EXERCISE. Print the lines below exactly, beginning with the one that contains "Special Story |" and stopping after the last line.

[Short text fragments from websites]
-- Opening Marker --

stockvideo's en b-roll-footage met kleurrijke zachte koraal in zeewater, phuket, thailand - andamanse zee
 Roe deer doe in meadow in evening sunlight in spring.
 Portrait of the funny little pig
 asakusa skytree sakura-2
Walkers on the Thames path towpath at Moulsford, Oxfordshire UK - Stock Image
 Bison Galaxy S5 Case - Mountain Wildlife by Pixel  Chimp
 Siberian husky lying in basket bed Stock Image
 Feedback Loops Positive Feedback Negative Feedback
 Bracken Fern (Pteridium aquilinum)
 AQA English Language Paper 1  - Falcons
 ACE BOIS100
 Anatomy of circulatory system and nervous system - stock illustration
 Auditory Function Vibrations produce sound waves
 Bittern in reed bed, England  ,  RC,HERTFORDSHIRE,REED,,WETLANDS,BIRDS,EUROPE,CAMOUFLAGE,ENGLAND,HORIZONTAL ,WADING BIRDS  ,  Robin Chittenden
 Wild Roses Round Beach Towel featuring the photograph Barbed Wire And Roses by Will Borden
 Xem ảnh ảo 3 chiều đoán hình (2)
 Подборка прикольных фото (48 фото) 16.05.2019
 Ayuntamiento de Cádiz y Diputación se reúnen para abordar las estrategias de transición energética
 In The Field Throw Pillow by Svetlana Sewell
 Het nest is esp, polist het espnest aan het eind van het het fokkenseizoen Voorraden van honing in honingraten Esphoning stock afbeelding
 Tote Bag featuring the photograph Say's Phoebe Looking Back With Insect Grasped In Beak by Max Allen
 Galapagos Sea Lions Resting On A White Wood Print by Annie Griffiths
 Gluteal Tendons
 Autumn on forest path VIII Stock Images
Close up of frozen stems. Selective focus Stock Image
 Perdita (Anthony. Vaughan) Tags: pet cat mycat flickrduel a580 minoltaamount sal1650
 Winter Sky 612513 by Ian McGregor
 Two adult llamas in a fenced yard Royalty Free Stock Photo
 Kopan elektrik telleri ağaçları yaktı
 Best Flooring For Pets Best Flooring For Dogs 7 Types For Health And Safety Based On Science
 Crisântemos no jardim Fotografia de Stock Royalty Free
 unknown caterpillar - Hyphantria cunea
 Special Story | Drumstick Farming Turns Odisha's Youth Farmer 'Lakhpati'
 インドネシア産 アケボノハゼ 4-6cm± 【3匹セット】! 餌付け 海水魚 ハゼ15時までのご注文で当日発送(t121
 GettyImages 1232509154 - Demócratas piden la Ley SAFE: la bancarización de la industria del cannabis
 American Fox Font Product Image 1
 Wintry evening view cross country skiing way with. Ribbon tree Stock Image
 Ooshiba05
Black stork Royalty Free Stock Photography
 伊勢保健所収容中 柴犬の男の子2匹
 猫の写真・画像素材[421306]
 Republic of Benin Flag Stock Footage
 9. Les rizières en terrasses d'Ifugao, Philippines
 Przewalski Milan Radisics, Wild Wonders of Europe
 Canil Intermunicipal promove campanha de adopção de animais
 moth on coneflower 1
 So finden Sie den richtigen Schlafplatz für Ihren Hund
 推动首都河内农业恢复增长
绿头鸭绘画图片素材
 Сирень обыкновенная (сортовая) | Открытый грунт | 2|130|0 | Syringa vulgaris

-- Closing Marker --

SOLUTION TO THIS PROBLEM.
 Special Story | Drumstick Farming Turns Odisha's Youth Farmer 'Lakhpati'
 インドネシア産 アケボノハゼ 4-6cm± 【3匹セット】! 餌付け 海水魚 ハゼ15時までのご注文で当日発送(t121
 GettyImages 1232509154 - Demócratas piden la Ley SAFE: la bancarización de la industria del cannabis
 American Fox Font Product Image 1
 Wintry evening view cross country skiing way with. Ribbon tree Stock Image
 Ooshiba05
Black stork Royalty Free Stock Photography
 伊勢保健所収容中 柴犬の男の子2匹
 猫の写真・画像素材[421306]
 Republic of Benin Flag Stock Footage
 9. Les rizières en terrasses d'Ifugao, Philippines
 Przewalski Milan Radisics, Wild Wonders of Europe
 Canil Intermunicipal promove campanha de adopção de animais
 moth on coneflower 1
 So finden Sie den richtigen Schlafplatz für Ihren Hund
 推动首都河内农业恢复增长
绿头鸭绘画图片素材
 Сирень обыкновенная (сортовая) | Открытый грунт | 2|130|0 | Syringa vulgaris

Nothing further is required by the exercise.